Sunday, February 10, 2013

Dell Looks At Its Consumer and Small Business Segment

To start, Southeastern Asset Management's letter concludes that a $13.65 per share buyout price for Dell values the bulk of its businesses, including Software and Peripherals, Client, and Services at $1.00 per share.  Without suggesting that this number is sacred, the founders and analysts at SAM don't throw around numbers without any foundation.

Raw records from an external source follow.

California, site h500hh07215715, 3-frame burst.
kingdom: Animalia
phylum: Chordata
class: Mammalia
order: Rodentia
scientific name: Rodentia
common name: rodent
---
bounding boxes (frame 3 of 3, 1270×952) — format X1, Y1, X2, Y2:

On January 8, 2013, Phil Bryant, who is VP and GM of Dell's North American Consumer and Small Business organizations gave an interview at the J.P. Morgan Tech Summit at the Consumer Electronics Show, probably the premier industry venue for these businesses.  To close the loop on a few posts, here are selected bullet points from Mr. Bryant's comments:

  • The Consumer and Small Business segments are focused on mid and high band systems, at $700-$800 price points. 
    • these price points are profitable segments where there is "still a lot of head room overall."
  • Dell's strengths in these businesses and opportunities to increase profits in next 12-18 months
    • to a basic sale, Dell gets high attachment rates for services, software and peripherals.
      • I would add that Dell's customer service organization has become very active monitoring consumer questions and concerns via social media.  Customer service reps identify themselves when they research and answer specific product spec and performance issues, even on their partner sites like Best Buy.  
  • In the small office and professional practice space Dell generates "really good ASPs," and it has a "strong desktop business" with "good share position" and "good profitability," which he will continue to drive. 
  • The tablet business is still evolving, but they have two offerings in the market place.  They are working on additional convertible form factors.  As touch screens continue to penetrate the user bases, notebooks and tablets will converge.  
  • Enterprise solutions services and the software business comprise "well over a third of our revenue and over 50% of our gross margin," according to David Mehok, VP of Investor Relations.  It is something that "a lot of people don't realize."  (Without knowing his definition of terms exactly, it's hard to recreate his number.  However, using the revenue by product charts at the end of the SAM letter, it appears his revenue comment is in the ball park.) The gross margin comment is interesting.
    • These businesses have gained "significant share over the last few quarters."
  • Comments about "Bring Your Own Device," or 'consumerization' of IT.
    • As this trend continues, security is the key concern for enterprise IT executives.  Dell's security acquisitions are playing a key role in their solutions offering.
      • Quest for identity and access management.
      • SonicWall for firewall and Virtual Private Networks.  
      • Credant, acquired about a month before, is already being incorporated into Latitude product lines for endpoint security.  
  • Server Business
    • Great penetration from 12th generation servers. 
    • Networking business grew 40% y-o-y in the last quarter.
    • Strong services businesses despite some margin pressure on the hardware side. 
  • Lots of opportunity to reduce general and administrative expenses.
  • Some will be reinvested in raising research and development above the current 2% of revenues.
  • About the relevance of the PC/Computing Device business from David Mehok: "you always lead a corporate sale with PCs."  He is a sixteen year veteran of Dell.  
Do all these businesses taken together, with these trends, sound like a portfolio worth $1.00 per share?  Does being public preclude investing in research and cutting expenses?  I don't think so.